TEXT PASSAGE:

————

I also think it was not a clear abuse of discretion to set aside the verdict as inadequate. At $1,800 a year for 33 years, even at 8 per cent, the present value of future earnings would be $20,292.37; at $1,500 a year it would be $17,-250. Of course, this presupposes a total loss of earning power. The jury may have believed that the plaintiff could have earned something. But the jury certainly was not equipped to apply to the problem of arriving at a fair sum all the help which it should have had at its command. Had it had these in its possession and then found a verdict of $12,000, the trial court might have been more assured that it had given consideration to all factors. As it was, there is no such assurance. I cannot say that the court under the circumstances abused its discretion in setting aside the verdict if it did so on the ground that it was inadequate. The ruling setting aside the verdict does not say upon which ground it set it aside.

No error having been committed in setting aside the verdict, it follows that the defendant was not aggrieved. I concur in the results reached by the opinion of Mr. Justice EPHRAIM HANSON.

HOLLAND, Justice

(concurring in part, dissenting in part).

I concur in holding that defendant had the right to appeal from the final judgment of dismissal. In this state there is no appeal from an order granting or refusing to grant a new trial, because such an order is not a final order or judgment; and appeals lie only from final orders, judgments, or decrees. However, on appeal from a final judgment in a cause, a ruling by the court granting a new trial, if the proceedings respecting it are properly preserved in a bill, may be reviewed by this court. That question is settled in this jurisdiction. Hirabelli v. Daniels, 44 Utah 88, 138 P. 1172 ; Perrin v. Union Pac. R. Co., 59 Utah 1, 201 P. 405. In the instant case, the court’s order granting a new trial and the exception thereto were properly preserved in a bill of exceptions. No review could be had of such ruling until after final judgment and appeal therefrom. I am not much concerned with the mechanics of the dismissal, because when the judgment of dismissal was entered there was then a final judgment in the case from which an appeal might be taken. I think the plaintiff, after trial, verdict, and order granting a new trial, cannot by a dismissal of the case deprive the defendant of the right of review on appeal.

The question remains whether defendant is such a party as has a right of appeal from the final judgment. The Constitution of Utah provides, article 8, § 9:

“From all final judgments of the district courts, there shall be a right of appeal to the Supreme Court.”

R. S. Utah 1933, 104-41-4 (Comp. Laws Utah 1917, § 6993) provides:

“Any party to a judgment or decree may appeal therefrom.”

————

(Stored records)

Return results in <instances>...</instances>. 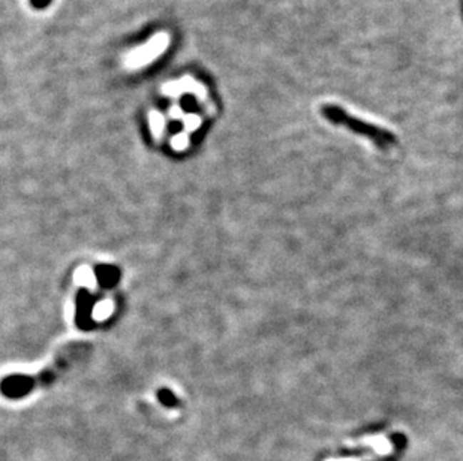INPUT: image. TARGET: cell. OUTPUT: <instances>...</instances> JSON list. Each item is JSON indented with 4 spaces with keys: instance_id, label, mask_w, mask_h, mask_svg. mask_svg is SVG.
I'll list each match as a JSON object with an SVG mask.
<instances>
[{
    "instance_id": "cell-3",
    "label": "cell",
    "mask_w": 463,
    "mask_h": 461,
    "mask_svg": "<svg viewBox=\"0 0 463 461\" xmlns=\"http://www.w3.org/2000/svg\"><path fill=\"white\" fill-rule=\"evenodd\" d=\"M322 115L327 118L328 122H332L335 125H340V126H345L348 129H351L355 133H360V135H365L366 138L372 140L380 148L385 150L387 147H390L393 144L397 143L396 135H393L392 132H388L382 128L378 126H373L370 123H366L360 118H355L352 115H350L348 113L343 111L339 107L335 105H325L322 108Z\"/></svg>"
},
{
    "instance_id": "cell-4",
    "label": "cell",
    "mask_w": 463,
    "mask_h": 461,
    "mask_svg": "<svg viewBox=\"0 0 463 461\" xmlns=\"http://www.w3.org/2000/svg\"><path fill=\"white\" fill-rule=\"evenodd\" d=\"M47 2V0H35V4H38V5H41V4H46Z\"/></svg>"
},
{
    "instance_id": "cell-1",
    "label": "cell",
    "mask_w": 463,
    "mask_h": 461,
    "mask_svg": "<svg viewBox=\"0 0 463 461\" xmlns=\"http://www.w3.org/2000/svg\"><path fill=\"white\" fill-rule=\"evenodd\" d=\"M93 277L95 286L83 281L77 291L76 319L84 330L107 322L116 310V300L107 292L118 281V270L107 265L95 266Z\"/></svg>"
},
{
    "instance_id": "cell-2",
    "label": "cell",
    "mask_w": 463,
    "mask_h": 461,
    "mask_svg": "<svg viewBox=\"0 0 463 461\" xmlns=\"http://www.w3.org/2000/svg\"><path fill=\"white\" fill-rule=\"evenodd\" d=\"M84 346H68L66 349L61 351V355H57V358L50 363L47 368H44L38 375H24L23 378H9L4 383V391L11 398H19L26 397L31 394L35 386L39 383H50L53 379L57 378V375L63 373L66 368H69L71 363L77 360V356H83Z\"/></svg>"
}]
</instances>
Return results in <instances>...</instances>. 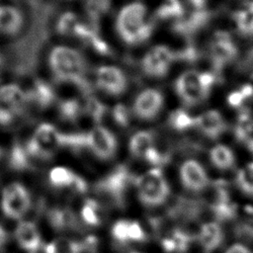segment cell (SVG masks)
Segmentation results:
<instances>
[{
	"instance_id": "1",
	"label": "cell",
	"mask_w": 253,
	"mask_h": 253,
	"mask_svg": "<svg viewBox=\"0 0 253 253\" xmlns=\"http://www.w3.org/2000/svg\"><path fill=\"white\" fill-rule=\"evenodd\" d=\"M49 66L57 81L73 83L85 96H91L92 87L85 77L86 60L78 50L65 45L55 46L49 54Z\"/></svg>"
},
{
	"instance_id": "2",
	"label": "cell",
	"mask_w": 253,
	"mask_h": 253,
	"mask_svg": "<svg viewBox=\"0 0 253 253\" xmlns=\"http://www.w3.org/2000/svg\"><path fill=\"white\" fill-rule=\"evenodd\" d=\"M116 28L120 38L129 45L145 42L152 33V22L146 19V7L140 2L126 5L119 13Z\"/></svg>"
},
{
	"instance_id": "3",
	"label": "cell",
	"mask_w": 253,
	"mask_h": 253,
	"mask_svg": "<svg viewBox=\"0 0 253 253\" xmlns=\"http://www.w3.org/2000/svg\"><path fill=\"white\" fill-rule=\"evenodd\" d=\"M214 83L215 76L211 72L188 70L176 79L175 90L185 105L196 106L207 100Z\"/></svg>"
},
{
	"instance_id": "4",
	"label": "cell",
	"mask_w": 253,
	"mask_h": 253,
	"mask_svg": "<svg viewBox=\"0 0 253 253\" xmlns=\"http://www.w3.org/2000/svg\"><path fill=\"white\" fill-rule=\"evenodd\" d=\"M139 202L147 208H157L169 198V184L158 167L147 170L134 179Z\"/></svg>"
},
{
	"instance_id": "5",
	"label": "cell",
	"mask_w": 253,
	"mask_h": 253,
	"mask_svg": "<svg viewBox=\"0 0 253 253\" xmlns=\"http://www.w3.org/2000/svg\"><path fill=\"white\" fill-rule=\"evenodd\" d=\"M58 134L52 125L47 123L40 125L25 145L29 155L45 160L51 158L54 149L59 146Z\"/></svg>"
},
{
	"instance_id": "6",
	"label": "cell",
	"mask_w": 253,
	"mask_h": 253,
	"mask_svg": "<svg viewBox=\"0 0 253 253\" xmlns=\"http://www.w3.org/2000/svg\"><path fill=\"white\" fill-rule=\"evenodd\" d=\"M1 207L4 214L13 219L21 218L31 208V196L20 183L8 185L2 192Z\"/></svg>"
},
{
	"instance_id": "7",
	"label": "cell",
	"mask_w": 253,
	"mask_h": 253,
	"mask_svg": "<svg viewBox=\"0 0 253 253\" xmlns=\"http://www.w3.org/2000/svg\"><path fill=\"white\" fill-rule=\"evenodd\" d=\"M176 59L175 52L165 45H155L148 50L141 60L142 71L149 77H164Z\"/></svg>"
},
{
	"instance_id": "8",
	"label": "cell",
	"mask_w": 253,
	"mask_h": 253,
	"mask_svg": "<svg viewBox=\"0 0 253 253\" xmlns=\"http://www.w3.org/2000/svg\"><path fill=\"white\" fill-rule=\"evenodd\" d=\"M163 106V94L158 89L147 88L135 97L132 114L141 121H151L159 115Z\"/></svg>"
},
{
	"instance_id": "9",
	"label": "cell",
	"mask_w": 253,
	"mask_h": 253,
	"mask_svg": "<svg viewBox=\"0 0 253 253\" xmlns=\"http://www.w3.org/2000/svg\"><path fill=\"white\" fill-rule=\"evenodd\" d=\"M115 135L106 127L97 126L88 132V148L101 160H109L117 152Z\"/></svg>"
},
{
	"instance_id": "10",
	"label": "cell",
	"mask_w": 253,
	"mask_h": 253,
	"mask_svg": "<svg viewBox=\"0 0 253 253\" xmlns=\"http://www.w3.org/2000/svg\"><path fill=\"white\" fill-rule=\"evenodd\" d=\"M179 177L183 187L194 193L203 192L210 184L206 169L195 159H188L181 164Z\"/></svg>"
},
{
	"instance_id": "11",
	"label": "cell",
	"mask_w": 253,
	"mask_h": 253,
	"mask_svg": "<svg viewBox=\"0 0 253 253\" xmlns=\"http://www.w3.org/2000/svg\"><path fill=\"white\" fill-rule=\"evenodd\" d=\"M96 83L99 89L110 96L122 95L127 87L126 74L116 66H100L96 72Z\"/></svg>"
},
{
	"instance_id": "12",
	"label": "cell",
	"mask_w": 253,
	"mask_h": 253,
	"mask_svg": "<svg viewBox=\"0 0 253 253\" xmlns=\"http://www.w3.org/2000/svg\"><path fill=\"white\" fill-rule=\"evenodd\" d=\"M130 181L131 176L128 169L124 165H119L99 182L98 189L120 204Z\"/></svg>"
},
{
	"instance_id": "13",
	"label": "cell",
	"mask_w": 253,
	"mask_h": 253,
	"mask_svg": "<svg viewBox=\"0 0 253 253\" xmlns=\"http://www.w3.org/2000/svg\"><path fill=\"white\" fill-rule=\"evenodd\" d=\"M238 54L236 44L230 36L224 32H218L210 44V55L215 68L220 69L231 62Z\"/></svg>"
},
{
	"instance_id": "14",
	"label": "cell",
	"mask_w": 253,
	"mask_h": 253,
	"mask_svg": "<svg viewBox=\"0 0 253 253\" xmlns=\"http://www.w3.org/2000/svg\"><path fill=\"white\" fill-rule=\"evenodd\" d=\"M226 123L217 110H209L195 117V127L209 138L215 139L226 129Z\"/></svg>"
},
{
	"instance_id": "15",
	"label": "cell",
	"mask_w": 253,
	"mask_h": 253,
	"mask_svg": "<svg viewBox=\"0 0 253 253\" xmlns=\"http://www.w3.org/2000/svg\"><path fill=\"white\" fill-rule=\"evenodd\" d=\"M15 237L21 248L29 253H36L42 247L41 234L32 221H22L15 230Z\"/></svg>"
},
{
	"instance_id": "16",
	"label": "cell",
	"mask_w": 253,
	"mask_h": 253,
	"mask_svg": "<svg viewBox=\"0 0 253 253\" xmlns=\"http://www.w3.org/2000/svg\"><path fill=\"white\" fill-rule=\"evenodd\" d=\"M198 239L206 253L213 252L221 245L224 239L221 225L216 221H209L202 224Z\"/></svg>"
},
{
	"instance_id": "17",
	"label": "cell",
	"mask_w": 253,
	"mask_h": 253,
	"mask_svg": "<svg viewBox=\"0 0 253 253\" xmlns=\"http://www.w3.org/2000/svg\"><path fill=\"white\" fill-rule=\"evenodd\" d=\"M28 102H33L40 109L47 108L55 98L52 87L42 79H36L33 88L27 92Z\"/></svg>"
},
{
	"instance_id": "18",
	"label": "cell",
	"mask_w": 253,
	"mask_h": 253,
	"mask_svg": "<svg viewBox=\"0 0 253 253\" xmlns=\"http://www.w3.org/2000/svg\"><path fill=\"white\" fill-rule=\"evenodd\" d=\"M24 24L22 13L11 6H0V33L16 35Z\"/></svg>"
},
{
	"instance_id": "19",
	"label": "cell",
	"mask_w": 253,
	"mask_h": 253,
	"mask_svg": "<svg viewBox=\"0 0 253 253\" xmlns=\"http://www.w3.org/2000/svg\"><path fill=\"white\" fill-rule=\"evenodd\" d=\"M191 235L182 229H173L162 240L161 246L167 253H185L190 247Z\"/></svg>"
},
{
	"instance_id": "20",
	"label": "cell",
	"mask_w": 253,
	"mask_h": 253,
	"mask_svg": "<svg viewBox=\"0 0 253 253\" xmlns=\"http://www.w3.org/2000/svg\"><path fill=\"white\" fill-rule=\"evenodd\" d=\"M0 100L11 106L19 115L23 113L25 105L28 102L27 93L16 84L2 86L0 88Z\"/></svg>"
},
{
	"instance_id": "21",
	"label": "cell",
	"mask_w": 253,
	"mask_h": 253,
	"mask_svg": "<svg viewBox=\"0 0 253 253\" xmlns=\"http://www.w3.org/2000/svg\"><path fill=\"white\" fill-rule=\"evenodd\" d=\"M154 147V138L152 132L148 130H139L135 132L129 140L128 149L135 158L144 159L147 152Z\"/></svg>"
},
{
	"instance_id": "22",
	"label": "cell",
	"mask_w": 253,
	"mask_h": 253,
	"mask_svg": "<svg viewBox=\"0 0 253 253\" xmlns=\"http://www.w3.org/2000/svg\"><path fill=\"white\" fill-rule=\"evenodd\" d=\"M210 159L212 165L222 171L231 169L235 164L233 151L224 144H216L210 150Z\"/></svg>"
},
{
	"instance_id": "23",
	"label": "cell",
	"mask_w": 253,
	"mask_h": 253,
	"mask_svg": "<svg viewBox=\"0 0 253 253\" xmlns=\"http://www.w3.org/2000/svg\"><path fill=\"white\" fill-rule=\"evenodd\" d=\"M238 31L244 36H253V1L245 4L233 15Z\"/></svg>"
},
{
	"instance_id": "24",
	"label": "cell",
	"mask_w": 253,
	"mask_h": 253,
	"mask_svg": "<svg viewBox=\"0 0 253 253\" xmlns=\"http://www.w3.org/2000/svg\"><path fill=\"white\" fill-rule=\"evenodd\" d=\"M47 216L50 225L56 230L74 228L77 224L74 213L68 209H52Z\"/></svg>"
},
{
	"instance_id": "25",
	"label": "cell",
	"mask_w": 253,
	"mask_h": 253,
	"mask_svg": "<svg viewBox=\"0 0 253 253\" xmlns=\"http://www.w3.org/2000/svg\"><path fill=\"white\" fill-rule=\"evenodd\" d=\"M85 251L83 243L69 238L60 237L44 247L45 253H82Z\"/></svg>"
},
{
	"instance_id": "26",
	"label": "cell",
	"mask_w": 253,
	"mask_h": 253,
	"mask_svg": "<svg viewBox=\"0 0 253 253\" xmlns=\"http://www.w3.org/2000/svg\"><path fill=\"white\" fill-rule=\"evenodd\" d=\"M30 155L24 145L15 142L9 154V165L14 170H25L30 167Z\"/></svg>"
},
{
	"instance_id": "27",
	"label": "cell",
	"mask_w": 253,
	"mask_h": 253,
	"mask_svg": "<svg viewBox=\"0 0 253 253\" xmlns=\"http://www.w3.org/2000/svg\"><path fill=\"white\" fill-rule=\"evenodd\" d=\"M59 146L68 147L73 151H80L88 147V133L85 132H73L58 134Z\"/></svg>"
},
{
	"instance_id": "28",
	"label": "cell",
	"mask_w": 253,
	"mask_h": 253,
	"mask_svg": "<svg viewBox=\"0 0 253 253\" xmlns=\"http://www.w3.org/2000/svg\"><path fill=\"white\" fill-rule=\"evenodd\" d=\"M84 109L81 107L79 101L75 99H66L61 101L58 105V115L62 121L75 123Z\"/></svg>"
},
{
	"instance_id": "29",
	"label": "cell",
	"mask_w": 253,
	"mask_h": 253,
	"mask_svg": "<svg viewBox=\"0 0 253 253\" xmlns=\"http://www.w3.org/2000/svg\"><path fill=\"white\" fill-rule=\"evenodd\" d=\"M77 175L66 167H55L49 173V182L56 188H72Z\"/></svg>"
},
{
	"instance_id": "30",
	"label": "cell",
	"mask_w": 253,
	"mask_h": 253,
	"mask_svg": "<svg viewBox=\"0 0 253 253\" xmlns=\"http://www.w3.org/2000/svg\"><path fill=\"white\" fill-rule=\"evenodd\" d=\"M235 182L243 194L253 197V161L246 164L237 172Z\"/></svg>"
},
{
	"instance_id": "31",
	"label": "cell",
	"mask_w": 253,
	"mask_h": 253,
	"mask_svg": "<svg viewBox=\"0 0 253 253\" xmlns=\"http://www.w3.org/2000/svg\"><path fill=\"white\" fill-rule=\"evenodd\" d=\"M184 8L180 0H163L156 11V17L159 19L182 18Z\"/></svg>"
},
{
	"instance_id": "32",
	"label": "cell",
	"mask_w": 253,
	"mask_h": 253,
	"mask_svg": "<svg viewBox=\"0 0 253 253\" xmlns=\"http://www.w3.org/2000/svg\"><path fill=\"white\" fill-rule=\"evenodd\" d=\"M168 123L174 129L183 131L195 126V118L192 117L188 112L178 109L171 113Z\"/></svg>"
},
{
	"instance_id": "33",
	"label": "cell",
	"mask_w": 253,
	"mask_h": 253,
	"mask_svg": "<svg viewBox=\"0 0 253 253\" xmlns=\"http://www.w3.org/2000/svg\"><path fill=\"white\" fill-rule=\"evenodd\" d=\"M252 97H253V85L244 84L240 86L238 89L228 94L227 104L234 109H238V108H241Z\"/></svg>"
},
{
	"instance_id": "34",
	"label": "cell",
	"mask_w": 253,
	"mask_h": 253,
	"mask_svg": "<svg viewBox=\"0 0 253 253\" xmlns=\"http://www.w3.org/2000/svg\"><path fill=\"white\" fill-rule=\"evenodd\" d=\"M111 6V0H87L86 12L90 22L99 25V19L106 14Z\"/></svg>"
},
{
	"instance_id": "35",
	"label": "cell",
	"mask_w": 253,
	"mask_h": 253,
	"mask_svg": "<svg viewBox=\"0 0 253 253\" xmlns=\"http://www.w3.org/2000/svg\"><path fill=\"white\" fill-rule=\"evenodd\" d=\"M81 217L83 221L91 226H97L100 224V214H99V206L96 201L88 199L85 201L82 210Z\"/></svg>"
},
{
	"instance_id": "36",
	"label": "cell",
	"mask_w": 253,
	"mask_h": 253,
	"mask_svg": "<svg viewBox=\"0 0 253 253\" xmlns=\"http://www.w3.org/2000/svg\"><path fill=\"white\" fill-rule=\"evenodd\" d=\"M79 23L76 14L72 12H66L62 14L56 24V32L62 36H70L74 34L75 27Z\"/></svg>"
},
{
	"instance_id": "37",
	"label": "cell",
	"mask_w": 253,
	"mask_h": 253,
	"mask_svg": "<svg viewBox=\"0 0 253 253\" xmlns=\"http://www.w3.org/2000/svg\"><path fill=\"white\" fill-rule=\"evenodd\" d=\"M83 109H84V112L88 114L95 123H100L107 111L106 106L102 102H100L98 99L92 96L87 97V100Z\"/></svg>"
},
{
	"instance_id": "38",
	"label": "cell",
	"mask_w": 253,
	"mask_h": 253,
	"mask_svg": "<svg viewBox=\"0 0 253 253\" xmlns=\"http://www.w3.org/2000/svg\"><path fill=\"white\" fill-rule=\"evenodd\" d=\"M128 227L129 220L128 219H120L116 221L111 229V233L113 238L119 243L125 244L129 243L128 241Z\"/></svg>"
},
{
	"instance_id": "39",
	"label": "cell",
	"mask_w": 253,
	"mask_h": 253,
	"mask_svg": "<svg viewBox=\"0 0 253 253\" xmlns=\"http://www.w3.org/2000/svg\"><path fill=\"white\" fill-rule=\"evenodd\" d=\"M113 119L117 125L126 127L130 123V112L124 104H118L114 107L112 112Z\"/></svg>"
},
{
	"instance_id": "40",
	"label": "cell",
	"mask_w": 253,
	"mask_h": 253,
	"mask_svg": "<svg viewBox=\"0 0 253 253\" xmlns=\"http://www.w3.org/2000/svg\"><path fill=\"white\" fill-rule=\"evenodd\" d=\"M17 116H19L18 113L11 106L0 100V126L11 125Z\"/></svg>"
},
{
	"instance_id": "41",
	"label": "cell",
	"mask_w": 253,
	"mask_h": 253,
	"mask_svg": "<svg viewBox=\"0 0 253 253\" xmlns=\"http://www.w3.org/2000/svg\"><path fill=\"white\" fill-rule=\"evenodd\" d=\"M145 231L141 224L136 220H129L128 227V241L129 242H142L145 240Z\"/></svg>"
},
{
	"instance_id": "42",
	"label": "cell",
	"mask_w": 253,
	"mask_h": 253,
	"mask_svg": "<svg viewBox=\"0 0 253 253\" xmlns=\"http://www.w3.org/2000/svg\"><path fill=\"white\" fill-rule=\"evenodd\" d=\"M225 253H253V252L242 243H234L226 249Z\"/></svg>"
},
{
	"instance_id": "43",
	"label": "cell",
	"mask_w": 253,
	"mask_h": 253,
	"mask_svg": "<svg viewBox=\"0 0 253 253\" xmlns=\"http://www.w3.org/2000/svg\"><path fill=\"white\" fill-rule=\"evenodd\" d=\"M7 239H8L7 232L5 228L2 225H0V249L5 245V243L7 242Z\"/></svg>"
},
{
	"instance_id": "44",
	"label": "cell",
	"mask_w": 253,
	"mask_h": 253,
	"mask_svg": "<svg viewBox=\"0 0 253 253\" xmlns=\"http://www.w3.org/2000/svg\"><path fill=\"white\" fill-rule=\"evenodd\" d=\"M128 253H142V252H139V251H131V252H128Z\"/></svg>"
},
{
	"instance_id": "45",
	"label": "cell",
	"mask_w": 253,
	"mask_h": 253,
	"mask_svg": "<svg viewBox=\"0 0 253 253\" xmlns=\"http://www.w3.org/2000/svg\"><path fill=\"white\" fill-rule=\"evenodd\" d=\"M251 80H252V81H253V73H252V74H251Z\"/></svg>"
}]
</instances>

————

WHAT TO DO:
a) Answer these questions from the court opinion:
(i) What present value of future earnings is given for $1,800 a year over 33 years at 8 per cent?
(ii) Which article and section of the Utah Constitution is quoted?
(iii) In the results of whose opinion does the writer of the first part concur?
b) Carry on the court opinion from its last sentence.
The records are separate material from the court opinion.

EXERCISE ANSWERS:
a)
(i) $20,292.37
(ii) Article 8, § 9
(iii) Mr. Justice Ephraim Hanson

b)
There is no provision in either our Constitution or statutes which limits the right of appeal to the party “aggrieved” or “party prejudiced” by the judgment or some part thereof such as found in the statutory provisions of many of the states. 3 C. J. 619, 629; 2 R. C. L. 49-52. In view of our statute, I believe it illogical to say that the question as to whether or not the right of appeal exists will depend on whether the appellate court shall find, after a review of the record, that prejudicial error was committed against appellant. When an appeal from the final judgment is properly perfected, the cause is before this court for review of such alleged errors as are indicated by the assignment of errors.

I do not, by anything I have said, desire to encourage frivolus appeals. The defendant here had an appealable interest in the verdict of the jury and could claim to be aggrieved by the order granting a new trial. It was sátisfied with the verdict rendered against it and was interested in putting an end to the litigation. By the order granting a new trial, defendant was subjected to a continuation of the litigation and the risk of a larger judgment on another trial, and was, therefore, affected in its substantial rights by the order. The motion to dismiss the appeal should be denied.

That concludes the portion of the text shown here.